October 10, 2005 at 8:34 am
Hi,
I have a stored procedure which reads all the contents of a table to display it in a datagrid.
CREATE PROCEDURE sproc_getTestRequest
AS
SELECT [TestRequestNo],
[TestFolderNo],
[TestRequestObjective],
[TestRequestDescription],
[RequestType],
[TestRequestSentDate],
[TestRequestReceivedDate],
[ExpectedPartsReceivedDate],
[RequestedStartDate],
[RequestedCompletionDate]
FROM TestRequest
Now, for every record in this table, I want to fetch a record from a Table called Project.
The field TestRequestNo is a PK in TestRequest table and FK in Project table.
So I want to get the records from the Project table based on this key. So that when I display
the data grid, all the TestRequest records with their respective Projects are displayed
together.
My problem is, when I state a query with the Where clause like this:
WHERE Project.TestRequestNo = TestRequest.TestRequestNo
it ony returns one record and not all the records.
Wheres I want all the records returned at one time.
Please guide me with this.
Thanks,
Snigdha
October 10, 2005 at 9:04 am
It sounds to me like you need something like this:
SELECT tr.[TestRequestNo],
tr.[TestFolderNo],
tr.[TestRequestObjective],
tr.[TestRequestDescription],
tr.[RequestType],
tr.[TestRequestSentDate],
tr.[TestRequestReceivedDate],
tr.[ExpectedPartsReceivedDate],
tr.[RequestedStartDate],
tr.[RequestedCompletionDate], p.*
FROM TestRequest tr left join Project P on tr.TestRequestNo = P.TestRequestNo
The left join ensures that records are returned from TestRequestNo, even if there is no matching record in Project.
The absence of evidence is not evidence of absence.
Martin Rees
You can lead a horse to water, but a pencil must be lead.
Stan Laurel
October 10, 2005 at 9:19 am
Hi,
Let me explain a little further...
The point is that there are matching records.
The Project table has a list of Projects and each TestRequest in the TestRequest table is asociated with a Project.
So the ProjectId, PK of Project table is a FK in TestRequest.
Now I want the output in a way that...the query should return...

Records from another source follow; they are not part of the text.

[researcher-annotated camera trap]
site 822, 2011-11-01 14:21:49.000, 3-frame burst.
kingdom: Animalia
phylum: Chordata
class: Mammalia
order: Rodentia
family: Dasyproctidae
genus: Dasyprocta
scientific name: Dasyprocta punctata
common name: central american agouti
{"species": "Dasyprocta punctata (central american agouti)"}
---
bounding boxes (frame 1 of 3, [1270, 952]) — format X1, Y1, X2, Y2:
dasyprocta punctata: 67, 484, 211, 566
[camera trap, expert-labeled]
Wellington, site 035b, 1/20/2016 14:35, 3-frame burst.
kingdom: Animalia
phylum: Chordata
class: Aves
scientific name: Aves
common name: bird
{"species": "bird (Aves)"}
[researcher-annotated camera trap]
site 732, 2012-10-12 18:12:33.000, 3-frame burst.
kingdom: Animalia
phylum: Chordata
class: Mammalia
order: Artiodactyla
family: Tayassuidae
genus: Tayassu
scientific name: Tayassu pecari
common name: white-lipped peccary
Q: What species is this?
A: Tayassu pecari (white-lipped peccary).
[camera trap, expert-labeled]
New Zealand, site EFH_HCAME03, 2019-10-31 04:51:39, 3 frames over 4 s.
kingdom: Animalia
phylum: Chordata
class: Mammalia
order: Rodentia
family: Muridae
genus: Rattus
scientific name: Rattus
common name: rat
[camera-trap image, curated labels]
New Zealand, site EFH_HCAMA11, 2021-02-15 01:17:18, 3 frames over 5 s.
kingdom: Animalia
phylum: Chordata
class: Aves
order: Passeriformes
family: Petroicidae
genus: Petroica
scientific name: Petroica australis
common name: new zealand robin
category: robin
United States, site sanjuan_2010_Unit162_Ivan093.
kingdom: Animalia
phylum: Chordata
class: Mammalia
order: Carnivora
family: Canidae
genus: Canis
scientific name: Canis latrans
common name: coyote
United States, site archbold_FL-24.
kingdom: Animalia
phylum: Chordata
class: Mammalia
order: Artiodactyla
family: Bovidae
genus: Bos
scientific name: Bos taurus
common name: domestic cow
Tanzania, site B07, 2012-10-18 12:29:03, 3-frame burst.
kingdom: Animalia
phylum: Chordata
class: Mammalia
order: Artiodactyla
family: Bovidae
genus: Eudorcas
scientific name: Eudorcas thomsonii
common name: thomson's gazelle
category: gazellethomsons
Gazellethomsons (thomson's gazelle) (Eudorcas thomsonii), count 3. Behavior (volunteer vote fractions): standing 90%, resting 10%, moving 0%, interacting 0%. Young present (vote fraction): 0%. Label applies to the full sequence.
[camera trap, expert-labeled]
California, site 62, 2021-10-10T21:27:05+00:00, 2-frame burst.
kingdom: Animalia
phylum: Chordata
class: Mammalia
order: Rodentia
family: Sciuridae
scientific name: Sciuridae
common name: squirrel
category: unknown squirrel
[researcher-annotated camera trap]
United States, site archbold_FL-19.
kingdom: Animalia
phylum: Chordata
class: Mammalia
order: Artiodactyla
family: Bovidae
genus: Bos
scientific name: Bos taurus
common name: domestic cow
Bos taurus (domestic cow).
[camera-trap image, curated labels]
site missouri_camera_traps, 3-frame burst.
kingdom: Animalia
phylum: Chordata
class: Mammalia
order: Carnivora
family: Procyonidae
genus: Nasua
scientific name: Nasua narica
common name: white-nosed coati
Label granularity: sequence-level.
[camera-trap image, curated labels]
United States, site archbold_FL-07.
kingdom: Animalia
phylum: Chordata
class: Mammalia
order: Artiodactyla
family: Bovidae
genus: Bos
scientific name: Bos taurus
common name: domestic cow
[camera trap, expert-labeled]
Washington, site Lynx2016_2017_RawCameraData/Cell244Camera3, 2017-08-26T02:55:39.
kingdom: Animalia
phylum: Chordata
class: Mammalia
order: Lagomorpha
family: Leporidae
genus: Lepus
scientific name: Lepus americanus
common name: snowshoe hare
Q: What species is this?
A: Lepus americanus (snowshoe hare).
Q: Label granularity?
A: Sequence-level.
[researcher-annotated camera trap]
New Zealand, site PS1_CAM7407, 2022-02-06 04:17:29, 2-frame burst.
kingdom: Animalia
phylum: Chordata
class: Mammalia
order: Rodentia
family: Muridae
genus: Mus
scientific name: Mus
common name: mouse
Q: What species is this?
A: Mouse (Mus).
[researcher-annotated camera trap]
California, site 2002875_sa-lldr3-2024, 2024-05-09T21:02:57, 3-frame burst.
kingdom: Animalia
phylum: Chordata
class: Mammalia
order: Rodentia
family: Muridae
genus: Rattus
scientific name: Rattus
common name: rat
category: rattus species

all the TestRequests and for each TestRequest it should return the Project it is associated with. So the result should be the following columns:
TestRequestNo, TestFolderNo,..etc fields of TestRequest,ProjectId of that TestRequest
I hope I did clarify it now
Snigdha
October 10, 2005 at 12:00 pm
OK - I think I was on the right track except for the JOIN:
CREATE PROCEDURE sproc_getTestRequest
AS SELECT tr.[TestRequestNo],
tr.[TestFolderNo],
tr.[TestRequestObjective],
tr.[TestRequestDescription],
tr.[RequestType],
tr.[TestRequestSentDate],
tr.[TestRequestReceivedDate],
tr.[ExpectedPartsReceivedDate],
tr.[RequestedStartDate],
tr.[RequestedCompletionDate], p.*
FROM TestRequest tr left join Project P on tr.ProjectID = P.ProjectID
The absence of evidence is not evidence of absence.
Martin Rees
You can lead a horse to water, but a pencil must be lead.
Stan Laurel
October 10, 2005 at 12:24 pm
Hi,
This was right on target !!!!
The output is exactly in the way I wanted it.
Thanks a lot !!!
Snigdha
October 10, 2005 at 4:45 pm
Snigdha,
If everything that you have said is true then it seems you have a confusing table structure.
First post:
"The field TestRequestNo is a PK in TestRequest table and FK in Project table."
Second post:
"So the ProjectId, PK of Project table is a FK in TestRequest."
So you have one to many relationships going in both directions between the tables. This is probably not the correct structure of your data.
Either the structure is different from the way you stated it, or your structure is wrong.